I've been reading an article on Clarke critical values of subanalytic Lipschitz functions. There I've come across the following definition(s) of subdifferential:
$$f: U \to \mathbb{R}^n, \ \ \ \ \emptyset \neq U \subset \mathbb{R}^n$$
$f$ is locally Lipshitz continuous
Let $$x \in U:$$ The Frechet subdifferential:
$$ \hat{\partial} f(x) = \left\{x^* \in \mathbb{R}^n \ : \ \liminf_{y \to x, y \neq x} \frac{f(y) - f(x) - \langle x^*, y-x \rangle}{||y - x||} \ge 0 \right\}$$
$$x^* \in \partial f \iff \exists x_n \in U, \exists x_n^* \in \hat{\partial} f(x_n) : x_n \to x, x_n ^* \to x^*, \ \ n \to \infty $$
and finally,
$$\partial^o f(x) = \overline{\rm conv}\partial f(x)$$
is called the Clarke subdifferential of $f$ at $x$.
My question is - is $\partial^o f(x)$ the same set as this one defined in Clarke's paper as subdifferential of $f$ at $x$?
$$S_1 = \{ s \in \mathbb{R}^n \ : \ \langle v, s \rangle \le f(x+v) - f(x) \ \forall v \in \mathbb{R}^n \}$$
I know that for convex functions, the above set is equal to:
$$ S_2 = \{s\in \mathbb{R}^n \ : \ \langle s, d \rangle \le f'(x, d) \ \forall d \in \mathbb{R}^n \} $$
Here $$ f'(x, d) = \lim_{t \to 0} \frac{f(x + td) - f(x)}{t}$$
I suppose it would also be helpful to note that $S_1,S_2$ are closed, convex.
Could you help me find a link between $S_1$ and $ \partial^of(x)?$
Ok I think you need to make this question more clear.
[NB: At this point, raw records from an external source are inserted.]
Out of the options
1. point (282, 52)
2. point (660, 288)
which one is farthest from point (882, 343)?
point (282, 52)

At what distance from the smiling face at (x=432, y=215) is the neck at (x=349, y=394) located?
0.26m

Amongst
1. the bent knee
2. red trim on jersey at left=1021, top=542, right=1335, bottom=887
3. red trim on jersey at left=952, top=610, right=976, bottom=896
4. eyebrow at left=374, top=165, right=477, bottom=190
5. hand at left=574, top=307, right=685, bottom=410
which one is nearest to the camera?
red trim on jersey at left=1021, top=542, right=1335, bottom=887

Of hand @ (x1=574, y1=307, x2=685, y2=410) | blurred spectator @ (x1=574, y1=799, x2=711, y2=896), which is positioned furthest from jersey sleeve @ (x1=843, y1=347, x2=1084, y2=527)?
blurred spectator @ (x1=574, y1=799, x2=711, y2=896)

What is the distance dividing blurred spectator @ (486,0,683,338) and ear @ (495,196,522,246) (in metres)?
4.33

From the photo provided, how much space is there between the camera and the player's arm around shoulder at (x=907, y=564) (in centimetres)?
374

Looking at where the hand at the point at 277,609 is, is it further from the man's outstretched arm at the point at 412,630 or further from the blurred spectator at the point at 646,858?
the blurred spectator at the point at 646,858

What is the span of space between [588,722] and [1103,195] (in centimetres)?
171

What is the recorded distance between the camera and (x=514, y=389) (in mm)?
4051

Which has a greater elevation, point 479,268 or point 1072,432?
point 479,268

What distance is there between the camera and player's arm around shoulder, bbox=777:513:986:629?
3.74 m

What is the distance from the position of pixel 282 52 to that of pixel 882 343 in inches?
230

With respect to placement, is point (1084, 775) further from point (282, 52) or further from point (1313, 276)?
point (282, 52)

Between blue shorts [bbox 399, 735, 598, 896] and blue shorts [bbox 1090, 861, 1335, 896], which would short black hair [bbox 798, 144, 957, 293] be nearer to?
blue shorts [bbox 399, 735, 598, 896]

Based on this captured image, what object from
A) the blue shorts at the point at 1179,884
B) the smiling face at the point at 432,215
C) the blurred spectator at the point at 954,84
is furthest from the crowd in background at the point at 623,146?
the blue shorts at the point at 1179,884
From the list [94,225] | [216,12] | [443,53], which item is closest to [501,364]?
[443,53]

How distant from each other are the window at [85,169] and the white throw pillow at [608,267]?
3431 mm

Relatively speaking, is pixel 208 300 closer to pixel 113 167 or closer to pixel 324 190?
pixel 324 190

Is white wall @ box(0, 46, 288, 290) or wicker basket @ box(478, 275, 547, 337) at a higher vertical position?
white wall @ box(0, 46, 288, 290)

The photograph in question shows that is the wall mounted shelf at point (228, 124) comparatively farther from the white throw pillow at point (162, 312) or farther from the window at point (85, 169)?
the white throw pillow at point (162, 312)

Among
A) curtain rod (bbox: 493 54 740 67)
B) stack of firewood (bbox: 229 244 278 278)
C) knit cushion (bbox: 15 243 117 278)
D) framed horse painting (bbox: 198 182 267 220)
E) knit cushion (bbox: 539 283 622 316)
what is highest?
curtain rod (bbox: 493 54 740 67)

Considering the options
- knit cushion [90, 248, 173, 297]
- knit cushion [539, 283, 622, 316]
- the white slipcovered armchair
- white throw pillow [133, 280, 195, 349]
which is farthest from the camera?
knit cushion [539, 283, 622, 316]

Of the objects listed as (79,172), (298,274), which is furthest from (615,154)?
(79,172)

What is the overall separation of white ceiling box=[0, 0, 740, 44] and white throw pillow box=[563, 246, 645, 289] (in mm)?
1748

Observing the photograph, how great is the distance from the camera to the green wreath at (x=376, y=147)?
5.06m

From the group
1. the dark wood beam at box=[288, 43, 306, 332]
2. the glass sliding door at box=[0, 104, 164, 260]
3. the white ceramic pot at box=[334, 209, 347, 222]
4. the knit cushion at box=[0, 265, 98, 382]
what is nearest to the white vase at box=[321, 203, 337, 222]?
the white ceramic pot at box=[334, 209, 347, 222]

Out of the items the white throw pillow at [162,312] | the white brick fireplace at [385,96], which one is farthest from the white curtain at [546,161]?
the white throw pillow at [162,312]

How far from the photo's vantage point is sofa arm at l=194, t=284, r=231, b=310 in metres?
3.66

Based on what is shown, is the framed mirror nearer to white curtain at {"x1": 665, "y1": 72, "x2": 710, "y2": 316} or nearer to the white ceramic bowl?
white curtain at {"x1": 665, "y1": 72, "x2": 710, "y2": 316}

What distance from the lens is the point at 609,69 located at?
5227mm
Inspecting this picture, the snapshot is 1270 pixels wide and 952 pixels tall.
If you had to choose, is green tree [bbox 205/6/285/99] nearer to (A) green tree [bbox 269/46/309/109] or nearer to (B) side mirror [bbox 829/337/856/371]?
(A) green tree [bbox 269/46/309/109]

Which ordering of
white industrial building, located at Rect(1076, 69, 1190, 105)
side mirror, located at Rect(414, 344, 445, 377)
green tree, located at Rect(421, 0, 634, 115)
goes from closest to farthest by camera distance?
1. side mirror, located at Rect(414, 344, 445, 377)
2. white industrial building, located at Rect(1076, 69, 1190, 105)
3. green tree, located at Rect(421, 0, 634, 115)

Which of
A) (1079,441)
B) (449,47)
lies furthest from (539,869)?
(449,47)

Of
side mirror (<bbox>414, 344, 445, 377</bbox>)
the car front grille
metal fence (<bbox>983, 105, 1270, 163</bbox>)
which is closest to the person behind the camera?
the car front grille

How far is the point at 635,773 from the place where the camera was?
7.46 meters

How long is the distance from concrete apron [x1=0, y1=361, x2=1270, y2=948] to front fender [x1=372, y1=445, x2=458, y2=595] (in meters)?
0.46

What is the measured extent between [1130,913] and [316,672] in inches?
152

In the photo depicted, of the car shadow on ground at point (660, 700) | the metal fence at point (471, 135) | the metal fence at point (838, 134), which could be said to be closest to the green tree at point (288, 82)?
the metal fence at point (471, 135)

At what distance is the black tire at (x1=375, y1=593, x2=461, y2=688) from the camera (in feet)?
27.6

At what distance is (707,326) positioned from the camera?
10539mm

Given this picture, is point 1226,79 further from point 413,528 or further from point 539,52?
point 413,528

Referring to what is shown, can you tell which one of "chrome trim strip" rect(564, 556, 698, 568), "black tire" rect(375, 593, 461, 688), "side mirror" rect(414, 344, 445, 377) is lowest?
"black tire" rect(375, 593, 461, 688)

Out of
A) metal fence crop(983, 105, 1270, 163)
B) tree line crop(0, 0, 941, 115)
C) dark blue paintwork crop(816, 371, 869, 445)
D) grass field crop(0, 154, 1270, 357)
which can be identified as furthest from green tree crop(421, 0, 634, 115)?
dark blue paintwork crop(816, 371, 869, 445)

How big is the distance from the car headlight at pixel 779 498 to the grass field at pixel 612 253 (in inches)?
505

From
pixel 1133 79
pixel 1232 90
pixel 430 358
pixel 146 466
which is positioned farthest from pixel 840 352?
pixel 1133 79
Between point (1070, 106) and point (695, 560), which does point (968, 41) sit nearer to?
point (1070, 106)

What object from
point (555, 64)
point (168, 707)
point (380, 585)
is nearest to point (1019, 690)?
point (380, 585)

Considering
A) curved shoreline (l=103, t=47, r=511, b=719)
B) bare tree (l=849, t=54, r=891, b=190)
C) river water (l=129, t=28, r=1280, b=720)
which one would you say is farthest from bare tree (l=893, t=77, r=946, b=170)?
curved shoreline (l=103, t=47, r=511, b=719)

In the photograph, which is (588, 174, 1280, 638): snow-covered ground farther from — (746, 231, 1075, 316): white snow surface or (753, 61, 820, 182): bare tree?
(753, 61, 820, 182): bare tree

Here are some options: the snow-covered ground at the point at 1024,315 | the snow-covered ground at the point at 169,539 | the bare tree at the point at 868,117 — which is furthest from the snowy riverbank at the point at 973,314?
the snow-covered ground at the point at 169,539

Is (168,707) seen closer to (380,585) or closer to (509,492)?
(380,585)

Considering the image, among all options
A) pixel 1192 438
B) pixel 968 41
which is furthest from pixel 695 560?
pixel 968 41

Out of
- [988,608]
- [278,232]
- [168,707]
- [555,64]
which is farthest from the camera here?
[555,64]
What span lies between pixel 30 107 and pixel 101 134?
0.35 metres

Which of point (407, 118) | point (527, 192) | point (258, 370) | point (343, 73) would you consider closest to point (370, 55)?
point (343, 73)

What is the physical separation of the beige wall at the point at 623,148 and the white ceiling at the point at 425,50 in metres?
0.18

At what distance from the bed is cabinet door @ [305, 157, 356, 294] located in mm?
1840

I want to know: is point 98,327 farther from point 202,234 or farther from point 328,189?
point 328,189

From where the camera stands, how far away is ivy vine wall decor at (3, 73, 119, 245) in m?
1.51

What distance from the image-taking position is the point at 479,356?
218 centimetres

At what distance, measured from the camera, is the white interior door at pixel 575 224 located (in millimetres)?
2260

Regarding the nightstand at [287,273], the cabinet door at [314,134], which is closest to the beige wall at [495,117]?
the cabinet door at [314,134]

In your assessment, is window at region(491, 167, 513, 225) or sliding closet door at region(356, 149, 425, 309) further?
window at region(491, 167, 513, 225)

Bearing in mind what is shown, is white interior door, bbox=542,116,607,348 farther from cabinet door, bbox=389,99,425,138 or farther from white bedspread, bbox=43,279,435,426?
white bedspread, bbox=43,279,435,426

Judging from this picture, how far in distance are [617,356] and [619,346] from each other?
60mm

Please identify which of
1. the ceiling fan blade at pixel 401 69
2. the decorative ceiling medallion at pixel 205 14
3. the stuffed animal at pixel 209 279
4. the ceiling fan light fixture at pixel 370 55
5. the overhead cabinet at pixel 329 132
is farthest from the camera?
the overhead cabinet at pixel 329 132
So for instance, I don't understand the reason you've included the Frechet subdifferential. It doesn't seem to relate to your question. $S_1$ seems to be the classical definition of the subdifferential.
Take a look at Convex Analysis and Monotone Operator Theory in Hilbert Spaces by Combettes and Bauschke. Ch16 has the $S_1$ definition of subdifferential. Proposition 16.3 states that for a proper function $f$, the subdifferential at $x$ in the domain of $f$ is closed and convex, and therefore $\partial f(x) = \overline{\text{conv}}\partial f(x)$.
After you clarify, I'll edit my answer. But I notice the following:
The definition for Clark subdifferential does not coincide with the definition of the subdifferential. For instance, a differentiable function on $\mathbb{R}^n$ has Clark subdifferential that is equal to its derivative (can be proven easily with Taylor's theorem. This limit will in fact be just $0$ in all cases). However take the function $f(x)=-x^2$: It has empty subdifferential everywhere, but has a Clark subdifferential everywhere (equal to its derivative).
The alternate definition for subdifferential that is in the equation array just below the definition for subdifferential makes no sense. What is $U$? Why can't you just set the whole sequence $x_n=x$? As written (which I assume is wrong) this definition is simply the closure of the subdifferential.
EDIT: Ok now things are clarified, and I understand what you're asking.
Let $\partial f$ be the subdifferential, let $\hat{\partial} f$ be the Frechet subdifferential, let $\partial^\lim f$ be the limiting subdifferential, and let $\partial^o f$ be the Clark subdifferential. Just before the words "and finally" (second line of equation array) you have actually defined the limiting subdifferential. So I am using different notation to you: I'm using $\partial^\lim$ instead of $\partial f$. So my $\partial f$ coincides with $S+1$.
So I observe the following:
$$ \partial f \subsetneq \hat{\partial} f \subsetneq \partial^\lim f \subsetneq \partial^o f$$
This should be obvious (apart from the not equal to counterexamples).
These are not equal in general, in fact they can all be different in a single example. Let
$$ f(x) = \begin{cases}x, &x\leq 0 \\ 0, & x>0 \end{cases}$$
Then we have the following:
$$ \partial f(x) = \begin{cases}\emptyset, &x < 0 \\ \emptyset, & x=0 \\ \emptyset, & x>0 \end{cases}\\ \hat{\partial} f(x) = \begin{cases}1, &x < 0 \\ \emptyset, & x=0 \\ 0, & x>0 \end{cases}\\ \partial^\lim f(x) = \begin{cases}1, &x < 0 \\ \{0,1 \}, & x=0 \\ 0, & x>0 \end{cases}\\ \partial^o f(x) = \begin{cases}1, &x < 0 \\ [0,1], & x=0 \\ 0, & x>0 \end{cases}\\$$
I think this is correct. Someone tell me if I made a mistake.